Con i suoi thriller ambientati in epoca medievale, dalla saga de Il mercante di libri maledetti al Codice Millenarius (l'ultimo è L'abbazia dei cento delitti , Newton Compton Editori) Marcello Simoni ha venduto un milione di copie. E dice che il successo agli Emmy «Game of Thrones se l'è meritato tutto».
Segue la serie?
«Sì, sia in tv, sia il romanzo di Martin, che considero un romanzo storico. Ci sono anche eventi del tardo Medioevo, come la guerra delle due rose e la guerra dei cent'anni».
Ma perché il Medioevo affascina tanto?
«È collocato a metà fra l'età antica e moderna: come in una favola, tutto può succedere.

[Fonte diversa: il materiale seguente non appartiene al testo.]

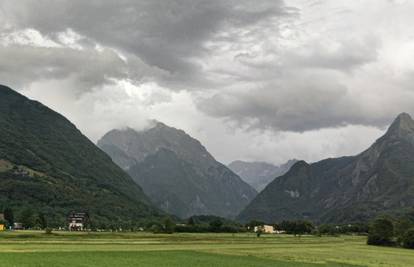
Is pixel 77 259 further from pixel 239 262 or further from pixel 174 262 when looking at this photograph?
pixel 239 262

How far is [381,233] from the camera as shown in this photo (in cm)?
18962

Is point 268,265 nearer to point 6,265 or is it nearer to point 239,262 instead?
point 239,262

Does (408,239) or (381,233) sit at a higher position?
(381,233)

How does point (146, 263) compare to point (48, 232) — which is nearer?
point (146, 263)

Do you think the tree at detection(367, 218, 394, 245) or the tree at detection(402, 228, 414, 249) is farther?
the tree at detection(367, 218, 394, 245)

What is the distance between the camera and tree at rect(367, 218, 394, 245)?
189125mm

Ed è una storia che ci appartiene, ma che vediamo abbastanza lontana da permetterci di fantasticare».
Che cosa attrae di più?
«Nel Medioevo l'uomo dà prova di genialità ed è un visionario. Ha una facilità di ragionare per simboli che si è persa».
È questo che ci manca?
«Il segreto è riscoprire questa forma mentis, l'entusiasmo, la forza visionaria che oggi non possediamo più. In questo mondo di routine, sappiamo per istinto di appartenere ancora a quel periodo e vorremmo recuperarlo».
Il Medioevo era più sfaccettato?
«È parte del suo fascino. Si pensi al templare: un monaco, ma anche un uomo di guerra. Questa ambivalenza e molteplicità si ritrovano anche nella saga di Martin».
E poi c'è la violenza.
«Sì, una violenza animalesca. Piace anche questo, perché l'uomo ha bisogno una certa dose quotidiana di violenza: vederla è come un esorcismo. Anche io, dopo avere descritto una scena cruenta, mi sento molto meglio».